> _Reading text_:

Patient Enrollment Completed for FFB’s Stargardt Disease Natural History Study

February 03, 2015

The Foundation Fighting Blindness today announced it has met its patient enrollment goal of 250 for ProgSTAR, a natural history study for people with the vision-robbing retinal condition known as Stargardt disease. Reaching the milestone positions the study’s international team of a dozen scientists to collect and analyze vision and retinal imaging data to better understand the disease’s course and identify potential clinical-trial endpoints for approving future treatments. Investigators plan to complete the study in early 2017.

“As more emerging treatments for Stargardt disease are positioned to move into human studies, we greatly need reliable measures that can tell us whether they save vision. The clinical endpoints we hope to derive from ProgSTAR can enable us seek regulatory approval to get therapies out to the patients,” says Patricia Zilliox, Ph.D., chief drug development officer at the Foundation’s Clinical Research Institute. “Importantly, the knowledge we glean from ProgSTAR can be used to help any company or organization working to advance a therapy in a clinical trial. The study team is delighted to collaborate in the treatment development process.”

> _Provided material_:

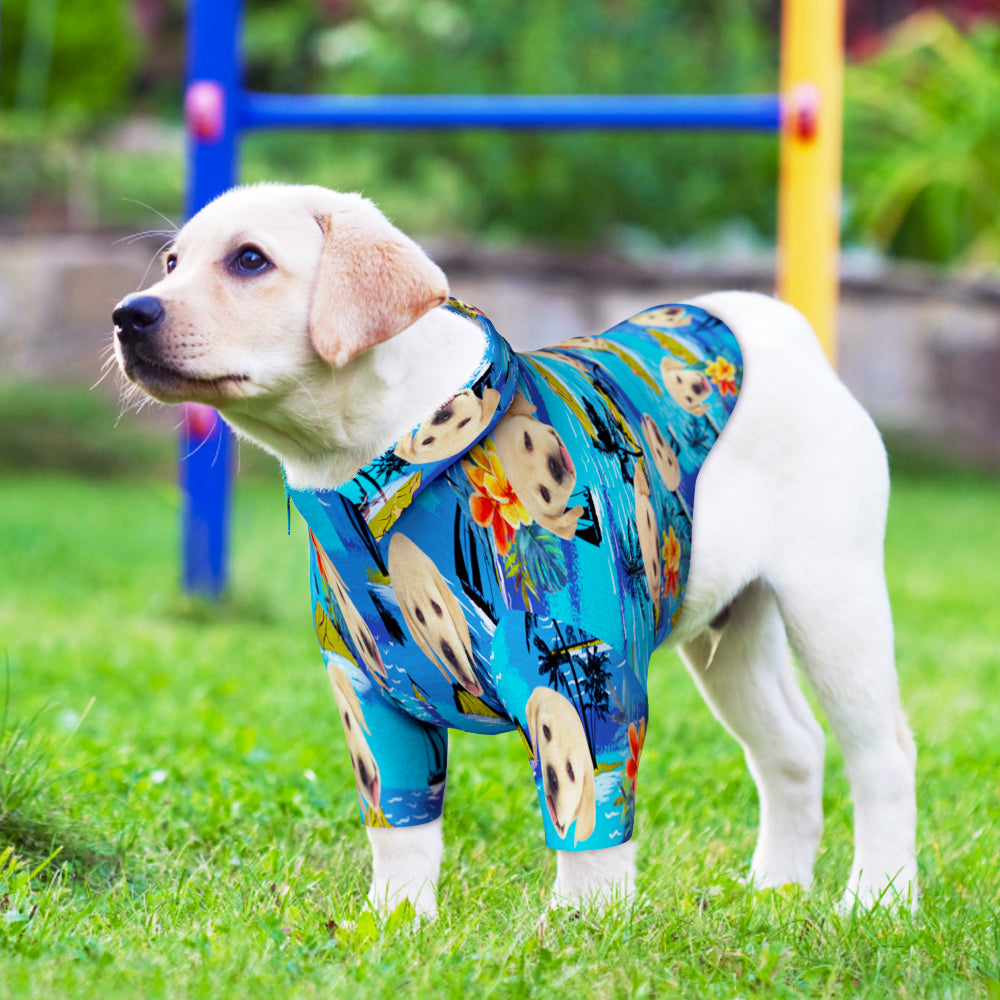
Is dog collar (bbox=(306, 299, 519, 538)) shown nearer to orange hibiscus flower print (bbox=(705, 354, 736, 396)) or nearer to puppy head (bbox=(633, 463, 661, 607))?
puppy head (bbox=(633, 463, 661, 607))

---

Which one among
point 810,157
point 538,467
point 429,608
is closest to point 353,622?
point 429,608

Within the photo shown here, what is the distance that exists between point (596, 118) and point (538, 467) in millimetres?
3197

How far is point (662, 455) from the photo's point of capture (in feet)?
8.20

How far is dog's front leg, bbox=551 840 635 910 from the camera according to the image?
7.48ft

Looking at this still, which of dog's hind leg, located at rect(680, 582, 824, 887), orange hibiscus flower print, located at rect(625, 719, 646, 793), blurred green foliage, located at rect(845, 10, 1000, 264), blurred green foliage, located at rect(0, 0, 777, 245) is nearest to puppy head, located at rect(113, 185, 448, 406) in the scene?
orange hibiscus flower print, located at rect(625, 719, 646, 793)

...

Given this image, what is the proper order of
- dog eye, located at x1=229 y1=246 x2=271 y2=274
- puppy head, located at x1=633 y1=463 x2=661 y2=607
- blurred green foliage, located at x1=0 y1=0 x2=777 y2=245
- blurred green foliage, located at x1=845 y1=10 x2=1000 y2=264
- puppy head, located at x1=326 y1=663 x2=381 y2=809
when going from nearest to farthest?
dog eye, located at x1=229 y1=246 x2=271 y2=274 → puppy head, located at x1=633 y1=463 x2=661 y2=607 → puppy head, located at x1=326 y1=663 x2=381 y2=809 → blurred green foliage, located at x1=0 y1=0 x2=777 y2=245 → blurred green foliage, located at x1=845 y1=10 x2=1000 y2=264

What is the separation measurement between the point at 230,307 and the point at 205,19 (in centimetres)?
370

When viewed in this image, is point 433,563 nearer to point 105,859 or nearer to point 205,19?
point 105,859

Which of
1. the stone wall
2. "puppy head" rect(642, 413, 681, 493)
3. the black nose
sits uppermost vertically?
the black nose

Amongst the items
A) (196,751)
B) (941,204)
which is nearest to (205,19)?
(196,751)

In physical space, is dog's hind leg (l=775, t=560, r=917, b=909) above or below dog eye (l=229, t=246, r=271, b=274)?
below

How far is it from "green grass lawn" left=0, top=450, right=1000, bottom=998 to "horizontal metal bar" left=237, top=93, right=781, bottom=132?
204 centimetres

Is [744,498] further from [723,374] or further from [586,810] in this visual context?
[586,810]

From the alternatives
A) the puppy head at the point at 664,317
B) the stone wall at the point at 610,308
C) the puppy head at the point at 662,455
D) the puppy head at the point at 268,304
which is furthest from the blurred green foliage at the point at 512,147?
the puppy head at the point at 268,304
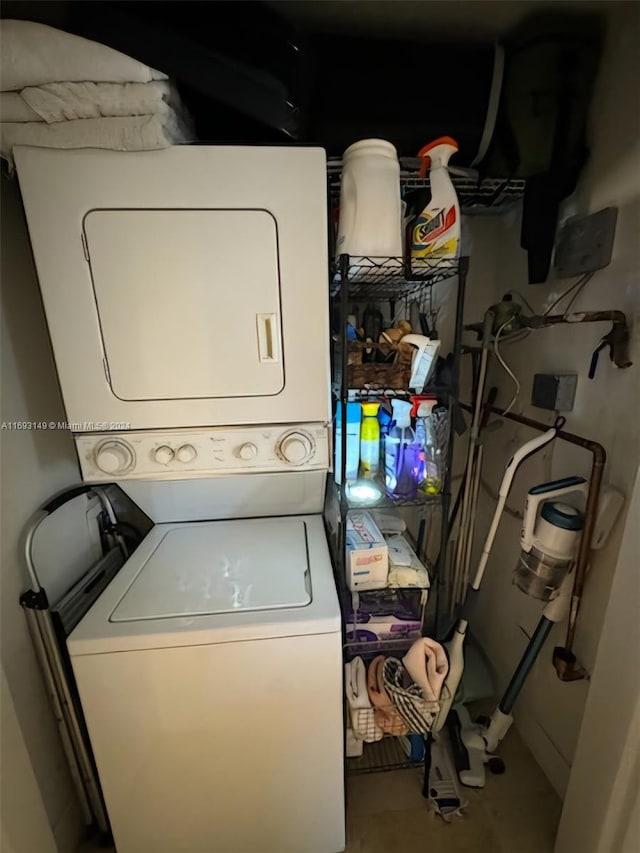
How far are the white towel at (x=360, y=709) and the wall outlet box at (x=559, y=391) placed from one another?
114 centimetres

> _Activity A_:
According to the announcement about the Stargardt disease natural history study, when do investigators plan to complete the study?
> _Activity B_:
Resume the announcement about the Stargardt disease natural history study from its final sentence.

> _Answer A_:
In early 2017.

> _Answer B_:
Launched in 2013, the $4.8 million ProgSTAR study includes retrospective and prospective analyses of changes in vision and retinal structure.

“By combining the patients’ historical imaging and vision data with the data we are actively collecting now, we can obtain a clearer picture of disease progression, and how it affects the retina and the patients’ eyesight,” says Hendrik Scholl, M.D., ProgSTAR’s protocol principal investigator and study director at the Wilmer Eye Institute, Johns Hopkins University School of Medicine.

Researchers will be evaluating a number of measures including changes in vision and the size of the blind spot that typically affects the macula, the center of the retina, in people with Stargardt disease. Approximately 30,000 people in the United States have the inherited condition, which is also known as juvenile macular degeneration.

“We’ve made a major commitment of money and resources to ProgSTAR, because it has the opportunity to change the landscape of Stargardt disease therapy development,” says William T. Schmidt, chief executive officer at the Foundation Fighting Blindness. “This project isn’t about the interests of one research group or one company. It’s about boosting everyone’s efforts to eradicate the condition once and for all.”